Hi,

Following up on this thread (https://www.monetdb.org/pipermail/users-list/2016-April/009107.html) from last year, the issue was that the pcre-based regex replacement did not implement back references in the replacement string.
In need for this feature, I so far used the pcre implementation via R function. It works well, but using R just for this is a bit odd, especially because R-core has a pretty dumb dependency on the whole TeX distribution, and building MonetDB docker images that need to include R and TeX just because of regex isn't a neat option.
I have also tried to use both re and regex packages via python, but this is very slow compared to pcre.

So I finally decided to put a few hours on the MonetDB implementation and added support for back references. 
They can be indicated with both \1 and $1 syntax. Back-reference 0 is the whole match. Out-of-bound back-references are empty strings.

While at it:
- pcre.replace replaces all matches, so I made a variant pcre.replacefirst to replace only the first match.
- the bat implementation was ignored because of a missing "module batpcre" in pcre.mal, it always resorted to manifold on the string version.
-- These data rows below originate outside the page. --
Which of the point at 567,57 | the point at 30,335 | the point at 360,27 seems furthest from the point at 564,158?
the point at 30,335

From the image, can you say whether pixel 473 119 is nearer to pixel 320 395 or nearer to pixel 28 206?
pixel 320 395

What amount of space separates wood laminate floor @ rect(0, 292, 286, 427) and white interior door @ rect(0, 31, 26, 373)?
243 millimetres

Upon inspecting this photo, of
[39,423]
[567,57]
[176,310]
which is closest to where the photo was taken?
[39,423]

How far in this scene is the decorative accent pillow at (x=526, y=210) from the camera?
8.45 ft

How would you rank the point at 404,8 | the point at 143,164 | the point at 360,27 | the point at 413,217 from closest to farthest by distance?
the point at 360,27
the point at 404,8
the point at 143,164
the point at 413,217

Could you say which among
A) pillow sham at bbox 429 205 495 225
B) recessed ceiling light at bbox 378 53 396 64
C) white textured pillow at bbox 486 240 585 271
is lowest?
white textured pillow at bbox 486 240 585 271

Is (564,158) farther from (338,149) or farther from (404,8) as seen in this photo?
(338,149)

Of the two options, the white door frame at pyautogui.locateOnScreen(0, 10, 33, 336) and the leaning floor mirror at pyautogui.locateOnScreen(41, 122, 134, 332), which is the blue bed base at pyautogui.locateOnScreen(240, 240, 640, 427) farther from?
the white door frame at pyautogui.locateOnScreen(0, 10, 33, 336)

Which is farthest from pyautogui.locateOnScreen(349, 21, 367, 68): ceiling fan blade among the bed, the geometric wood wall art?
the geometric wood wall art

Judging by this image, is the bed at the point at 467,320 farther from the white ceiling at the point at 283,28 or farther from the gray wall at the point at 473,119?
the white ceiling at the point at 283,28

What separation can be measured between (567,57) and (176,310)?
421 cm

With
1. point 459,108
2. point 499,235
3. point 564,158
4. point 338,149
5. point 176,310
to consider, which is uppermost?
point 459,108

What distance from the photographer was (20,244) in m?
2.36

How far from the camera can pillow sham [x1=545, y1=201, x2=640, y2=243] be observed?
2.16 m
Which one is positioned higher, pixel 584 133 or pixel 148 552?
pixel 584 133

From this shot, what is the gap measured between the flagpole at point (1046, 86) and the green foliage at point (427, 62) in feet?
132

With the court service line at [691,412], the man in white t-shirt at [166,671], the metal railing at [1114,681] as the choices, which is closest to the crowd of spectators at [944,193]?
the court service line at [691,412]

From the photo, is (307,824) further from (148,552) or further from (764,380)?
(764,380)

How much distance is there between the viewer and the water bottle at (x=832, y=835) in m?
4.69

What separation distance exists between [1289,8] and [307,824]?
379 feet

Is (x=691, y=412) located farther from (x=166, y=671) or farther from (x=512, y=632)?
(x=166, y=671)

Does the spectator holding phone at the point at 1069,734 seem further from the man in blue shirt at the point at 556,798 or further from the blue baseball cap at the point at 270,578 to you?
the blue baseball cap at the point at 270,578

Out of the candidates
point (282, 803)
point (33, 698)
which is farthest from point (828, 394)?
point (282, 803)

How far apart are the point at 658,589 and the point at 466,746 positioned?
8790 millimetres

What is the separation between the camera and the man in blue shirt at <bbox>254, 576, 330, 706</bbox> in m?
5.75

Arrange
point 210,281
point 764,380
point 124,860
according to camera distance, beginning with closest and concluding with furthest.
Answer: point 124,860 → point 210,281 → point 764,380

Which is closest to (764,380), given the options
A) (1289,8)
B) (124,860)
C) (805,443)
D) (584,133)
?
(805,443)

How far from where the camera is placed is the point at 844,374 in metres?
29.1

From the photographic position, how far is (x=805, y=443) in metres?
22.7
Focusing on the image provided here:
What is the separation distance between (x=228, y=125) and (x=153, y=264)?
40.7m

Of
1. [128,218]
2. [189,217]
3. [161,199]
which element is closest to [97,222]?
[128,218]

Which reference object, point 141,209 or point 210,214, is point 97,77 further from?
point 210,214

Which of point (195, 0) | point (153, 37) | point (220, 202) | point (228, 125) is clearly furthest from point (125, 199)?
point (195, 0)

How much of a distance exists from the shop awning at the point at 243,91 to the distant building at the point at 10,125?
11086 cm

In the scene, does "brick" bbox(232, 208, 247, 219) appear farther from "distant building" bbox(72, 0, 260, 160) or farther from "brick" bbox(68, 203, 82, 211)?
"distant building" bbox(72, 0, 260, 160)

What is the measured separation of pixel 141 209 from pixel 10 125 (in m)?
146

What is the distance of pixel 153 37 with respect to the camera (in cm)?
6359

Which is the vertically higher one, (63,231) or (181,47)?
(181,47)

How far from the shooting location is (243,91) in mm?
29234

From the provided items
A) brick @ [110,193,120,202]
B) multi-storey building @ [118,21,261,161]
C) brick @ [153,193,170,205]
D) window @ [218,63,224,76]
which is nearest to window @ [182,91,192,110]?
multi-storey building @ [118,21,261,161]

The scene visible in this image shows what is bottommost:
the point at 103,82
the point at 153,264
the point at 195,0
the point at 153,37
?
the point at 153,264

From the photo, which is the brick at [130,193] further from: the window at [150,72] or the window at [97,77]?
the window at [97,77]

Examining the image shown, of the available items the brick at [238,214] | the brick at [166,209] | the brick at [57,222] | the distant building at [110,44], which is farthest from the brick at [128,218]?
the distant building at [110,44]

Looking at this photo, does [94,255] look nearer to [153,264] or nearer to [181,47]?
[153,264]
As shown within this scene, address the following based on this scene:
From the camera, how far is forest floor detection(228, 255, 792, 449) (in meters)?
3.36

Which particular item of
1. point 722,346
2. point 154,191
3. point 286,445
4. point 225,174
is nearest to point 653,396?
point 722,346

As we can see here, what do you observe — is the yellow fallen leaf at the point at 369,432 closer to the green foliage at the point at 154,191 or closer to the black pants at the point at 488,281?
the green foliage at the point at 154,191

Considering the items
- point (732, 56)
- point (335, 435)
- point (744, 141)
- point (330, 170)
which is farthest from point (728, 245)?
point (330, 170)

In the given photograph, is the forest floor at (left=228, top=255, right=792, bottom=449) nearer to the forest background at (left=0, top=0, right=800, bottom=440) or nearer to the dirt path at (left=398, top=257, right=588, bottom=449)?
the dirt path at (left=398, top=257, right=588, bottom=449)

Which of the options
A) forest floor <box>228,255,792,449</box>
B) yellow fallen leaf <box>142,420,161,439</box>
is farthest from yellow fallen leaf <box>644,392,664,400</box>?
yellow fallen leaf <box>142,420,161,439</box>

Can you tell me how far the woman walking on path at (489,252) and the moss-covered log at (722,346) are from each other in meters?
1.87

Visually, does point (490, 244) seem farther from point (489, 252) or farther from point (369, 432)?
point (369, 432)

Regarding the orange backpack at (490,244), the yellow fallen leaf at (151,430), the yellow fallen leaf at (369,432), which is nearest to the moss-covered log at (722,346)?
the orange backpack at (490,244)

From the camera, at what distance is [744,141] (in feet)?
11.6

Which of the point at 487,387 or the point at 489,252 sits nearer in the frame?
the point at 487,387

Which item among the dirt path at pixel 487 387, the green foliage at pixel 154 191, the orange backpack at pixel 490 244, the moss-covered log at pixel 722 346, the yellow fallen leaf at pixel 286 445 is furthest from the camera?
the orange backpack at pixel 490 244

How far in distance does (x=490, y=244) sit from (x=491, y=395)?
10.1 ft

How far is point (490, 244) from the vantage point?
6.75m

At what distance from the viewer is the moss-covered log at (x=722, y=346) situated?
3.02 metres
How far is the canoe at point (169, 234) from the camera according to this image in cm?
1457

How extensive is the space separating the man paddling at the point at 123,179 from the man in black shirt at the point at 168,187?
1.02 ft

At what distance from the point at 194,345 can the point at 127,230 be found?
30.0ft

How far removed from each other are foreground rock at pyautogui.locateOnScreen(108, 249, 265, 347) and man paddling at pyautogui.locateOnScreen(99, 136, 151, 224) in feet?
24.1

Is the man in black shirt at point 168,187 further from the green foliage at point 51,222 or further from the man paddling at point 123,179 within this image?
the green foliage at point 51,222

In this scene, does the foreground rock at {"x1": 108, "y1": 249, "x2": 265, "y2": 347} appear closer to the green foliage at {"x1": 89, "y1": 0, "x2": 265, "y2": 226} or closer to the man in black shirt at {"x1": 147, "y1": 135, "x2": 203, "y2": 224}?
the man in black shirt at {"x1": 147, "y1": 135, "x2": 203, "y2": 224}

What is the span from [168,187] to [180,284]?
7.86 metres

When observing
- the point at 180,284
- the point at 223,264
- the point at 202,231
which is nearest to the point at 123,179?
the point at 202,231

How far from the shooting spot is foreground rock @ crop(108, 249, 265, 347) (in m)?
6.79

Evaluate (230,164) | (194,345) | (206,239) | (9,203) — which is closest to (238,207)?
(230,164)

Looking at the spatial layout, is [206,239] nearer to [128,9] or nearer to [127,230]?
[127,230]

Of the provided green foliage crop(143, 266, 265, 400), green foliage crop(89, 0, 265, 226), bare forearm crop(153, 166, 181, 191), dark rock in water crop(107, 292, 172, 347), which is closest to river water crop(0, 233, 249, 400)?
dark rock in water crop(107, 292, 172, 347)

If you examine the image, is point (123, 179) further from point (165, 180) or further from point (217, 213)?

Fixed that.

Also, I'm not sure why there don't seem to exist SQL functions declared for this. 
I use the following:

CREATE FUNCTION pcre_replace(s string, pattern string, repl string, flags string) RETURNS string EXTERNAL NAME pcre."replace";
CREATE FUNCTION pcre_replacefirst(s string, pattern string, repl string, flags string) RETURNS string EXTERNAL NAME pcre."replace_first";

Perhaps they could come by default?

Please feel free to use and modify the patch (Jul2017) in attachment if you think it's useful. I've tested it quite a bit, no issues found.


Here are some examples:


sql>select name, pcre_replace(name, '([a-z]+)_([a-z]+)', '[\\1]-[\\2]', '') as replaced from sys.functions limit 2;
+-------------+---------------------------------------------+
| name        | replaced                                    |
+=============+=============================================+
| mbr_overlap | [mbr]-[overlap]                             |
| mbr_overlap | [mbr]-[overlap]                             |
+-------------+---------------------------------------------+
2 tuples (4.650ms)


sql>select name, pcre_replacefirst(name, '([a-z])', '[\\1]', '') as replaced from sys.functions limit 2;
+-------------+---------------------------------------+
| name        | replaced                              |
+=============+=======================================+
| mbr_overlap | [m]br_overlap                         |
| mbr_overlap | [m]br_overlap                         |
+-------------+---------------------------------------+
2 tuples (4.728ms)

sql>select name, pcre_replace(name, '([a-z])', '[\\1]', '') as replaced from sys.functions limit 2;
+-------------+-----------------------------------------------------------------------------------------------------+
| name        | replaced                                                                                            |
+=============+=====================================================================================================+
| mbr_overlap | [m][b][r]_[o][v][e][r][l][a][p]                                                                     |
| mbr_overlap | [m][b][r]_[o][v][e][r][l][a][p]                                                                     |
+-------------+-----------------------------------------------------------------------------------------------------+
2 tuples (10.360ms)